The four payloads will study the star’s photosphere, its layer visible to us; the chromosphere, a thin layer of plasma on top of the photosphere; and the corona, the outermost layer of the sun that starts about 1,300 miles above the photosphere.
The photosphere is the source of solar flares: tongues of fire that extend hundreds of thousands of miles above the sun's surface. Solar flares produce bursts of X-rays, ultraviolet radiation, electromagnetic radiation and radio waves.
The chromosphere emits a reddish glow as super-heated hydrogen burns off. But the red rim can only be seen during a total solar eclipse. At other times, light from the chromosphere is usually too weak to be seen against the brighter photosphere.

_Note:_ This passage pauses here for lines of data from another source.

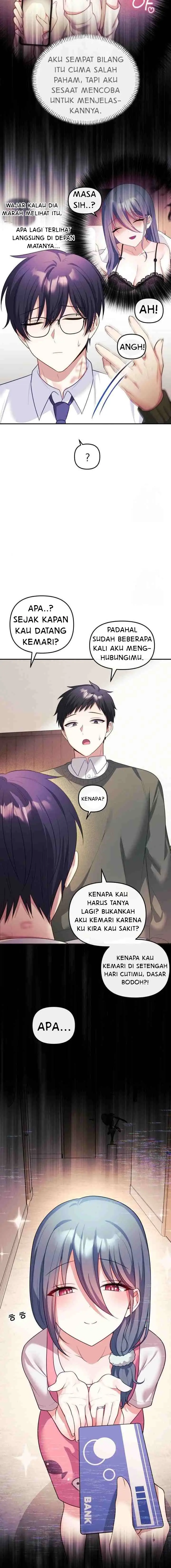 image-komik-my-wife-is-a-vtuber-chapter-16-5/25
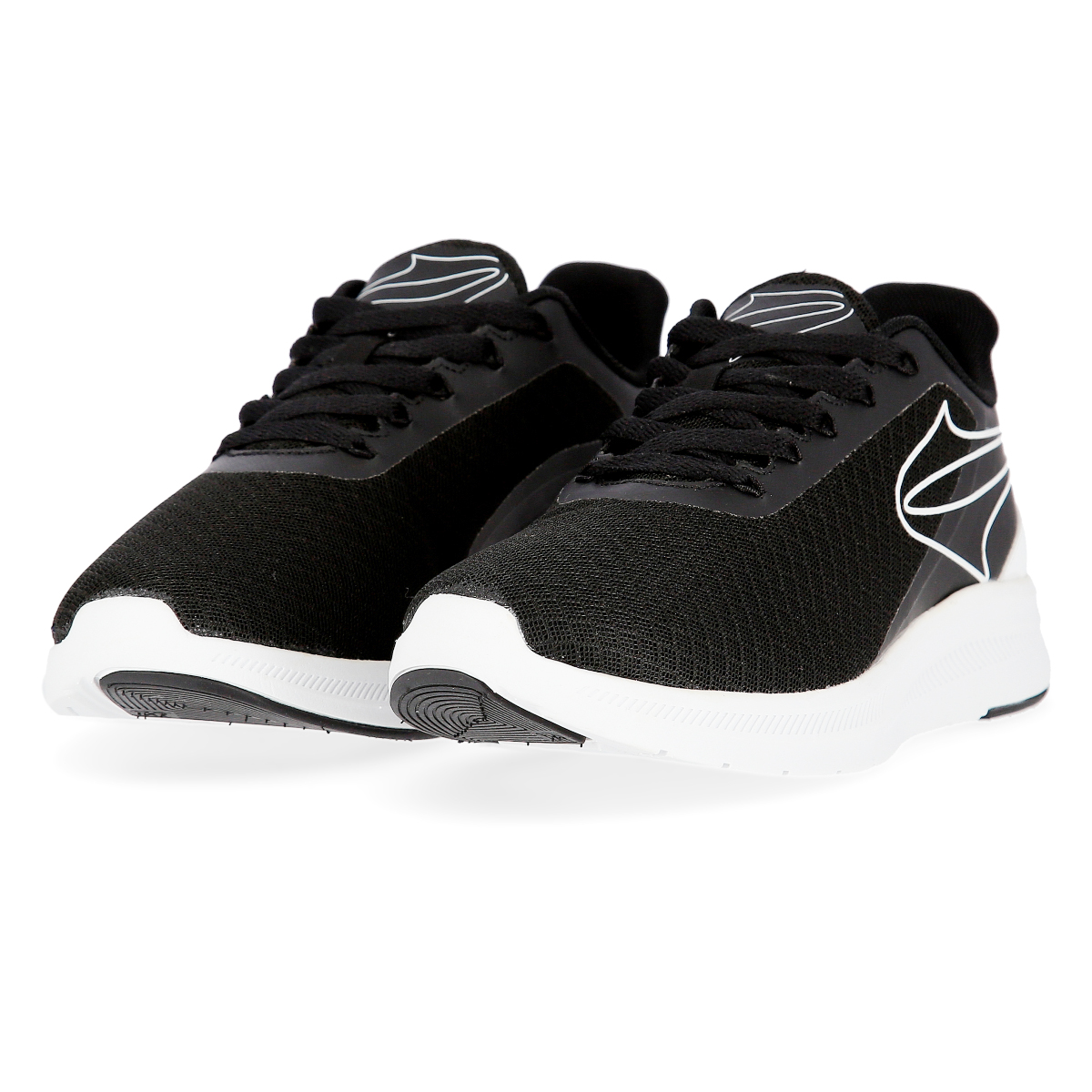 Zapatillas Topper Vr Speed 2 Hombre,  image number null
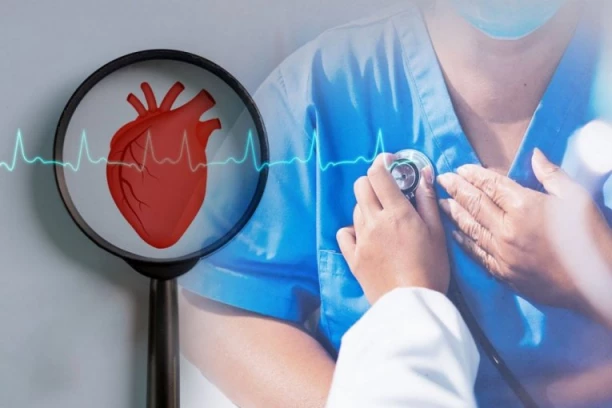 Kao kardiolog, NIKADA ih ne bih jeo ovih 7 namirnica! To je NAJGORA HRANA, a smatra se zdravom!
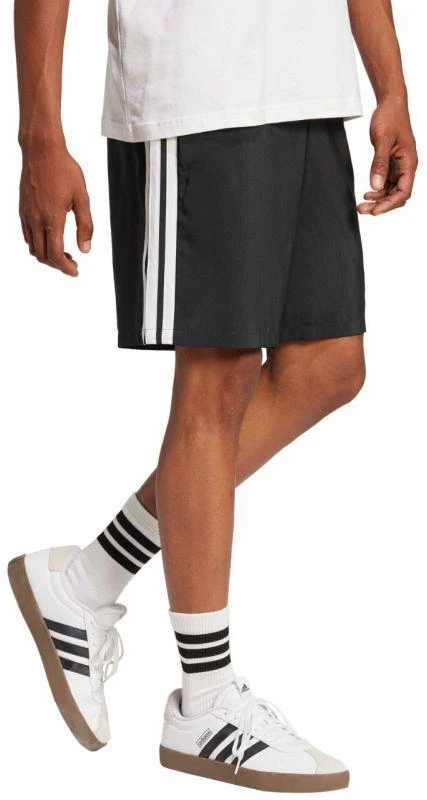 adidas Essentials 3-Stripes Chelsea Šortai M JW1911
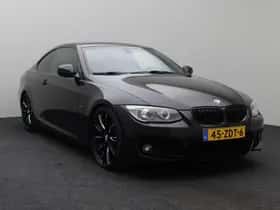 BMW 3-Serie (2012) thumbnail 27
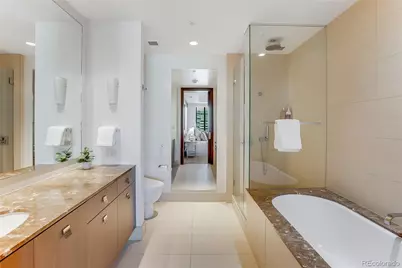 1133 14th Street #3320, Denver, CO 80202 - Photo 40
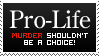 Pro-life Pictures, Images and Photos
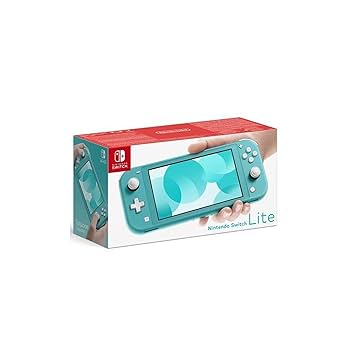 ニンテンドーSwitch light Nintendo Switch Lite | 任天堂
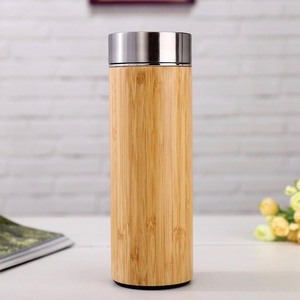 Factory Direct VGREENART European Style <b>Bamboo</b> <b>Sheet</b> Carved Handicraft Pattern Durable - Product Image 2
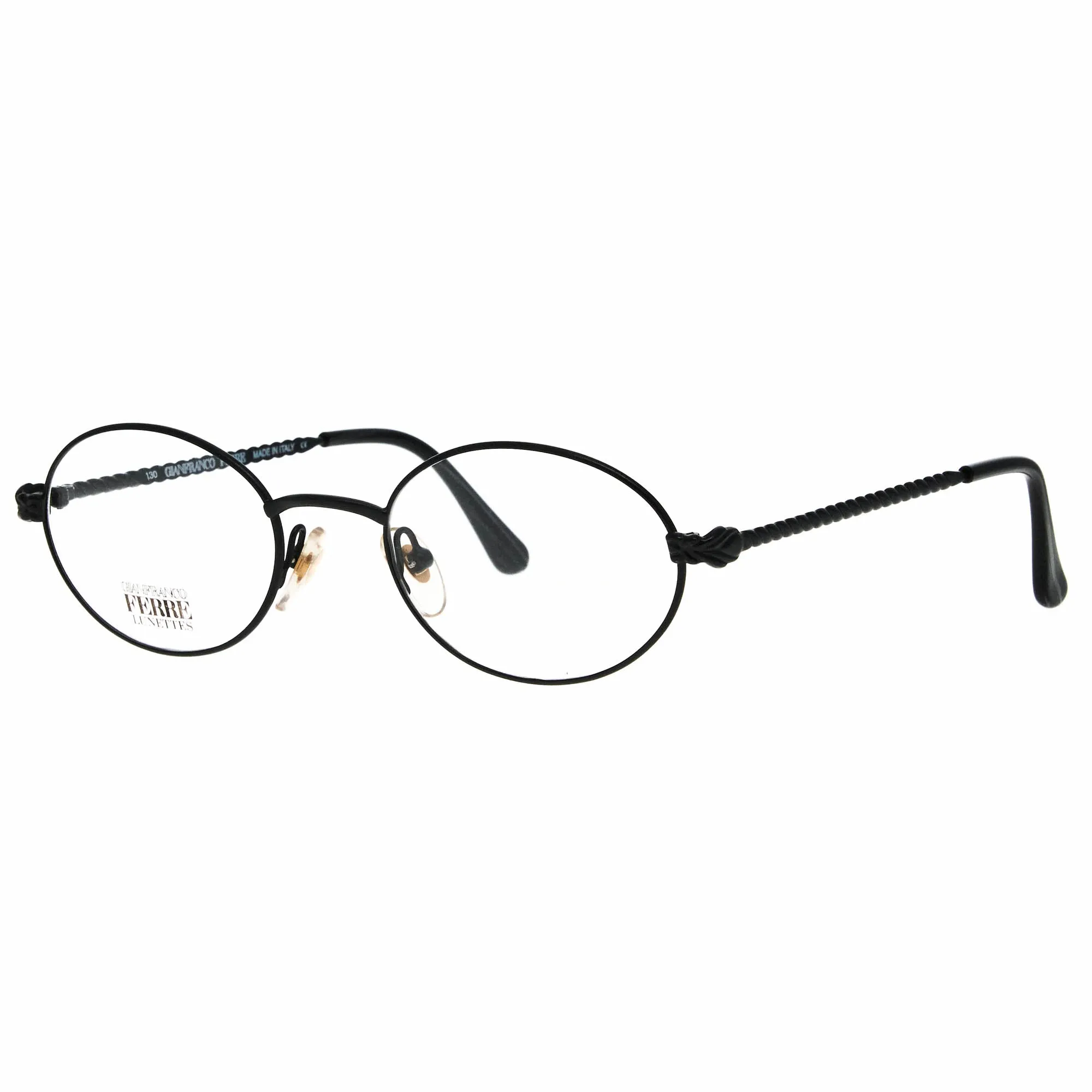Gianfranco Ferre GFF 238 4MF 1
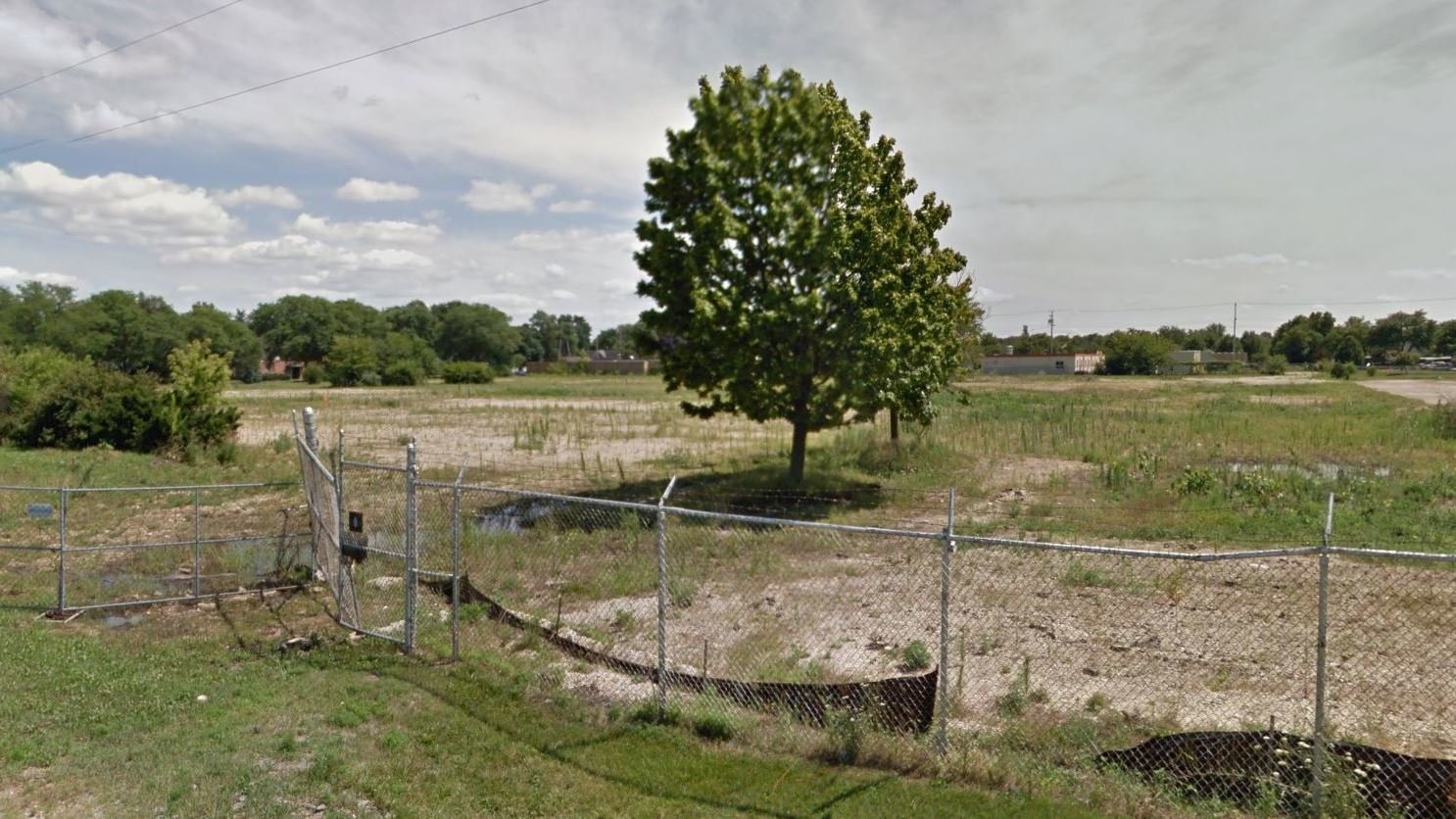 Petition · Build an indoor community pool in Batavia, Illinois ·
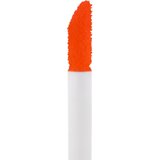 Essence WHAT A TINT! tekoče rdečilo in sijaj za ustnice odtenek 03 Peachy Vibes 4.9 ml | Shoptok.si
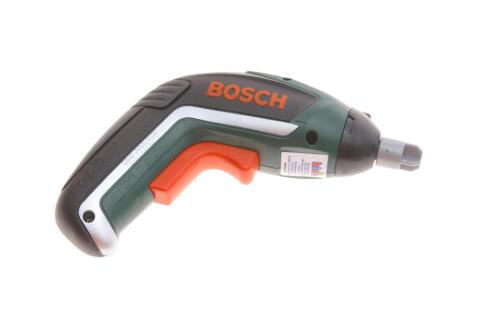 Бокс Bosch Grand Prix Бокс Bosch Grand Prix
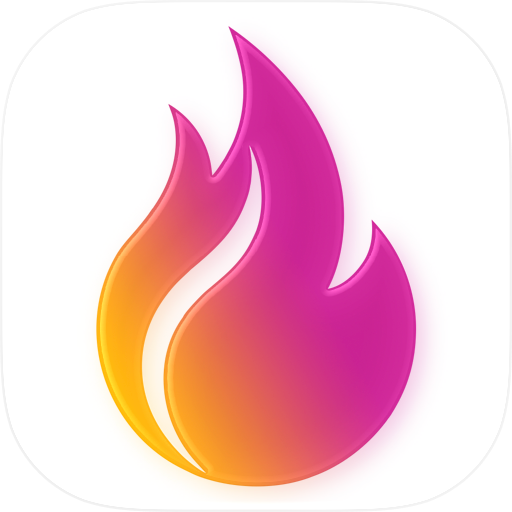 FLAM - Dating & Video Chat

The sun's corona can only be seen during a total solar eclipse (or with NASA's Solar Dynamics Observatory). It appears as white streamers or plumes of ionized gas that flow outward into space. Temperatures in the sun's corona can get as high as 2 million degrees C. As the gases cool, they become the solar wind.
Why the corona is up to 300 times hotter than the photosphere, despite being farther from the solar core, has remained a long-term mystery.
ISRO is the space agency of India. The organisation is involved in science, engineering and technology to harvest the benefits of outer space for India and the mankind. ISRO was previously the Indian National Committee for Space Research (INCOSPAR), set up by the Government of India in 1962, as envisioned by Dr. VikramA Sarabhai. ISRO was formed on August 15, 1969 and superseded INCOSPAR with an expanded role to harness space technology.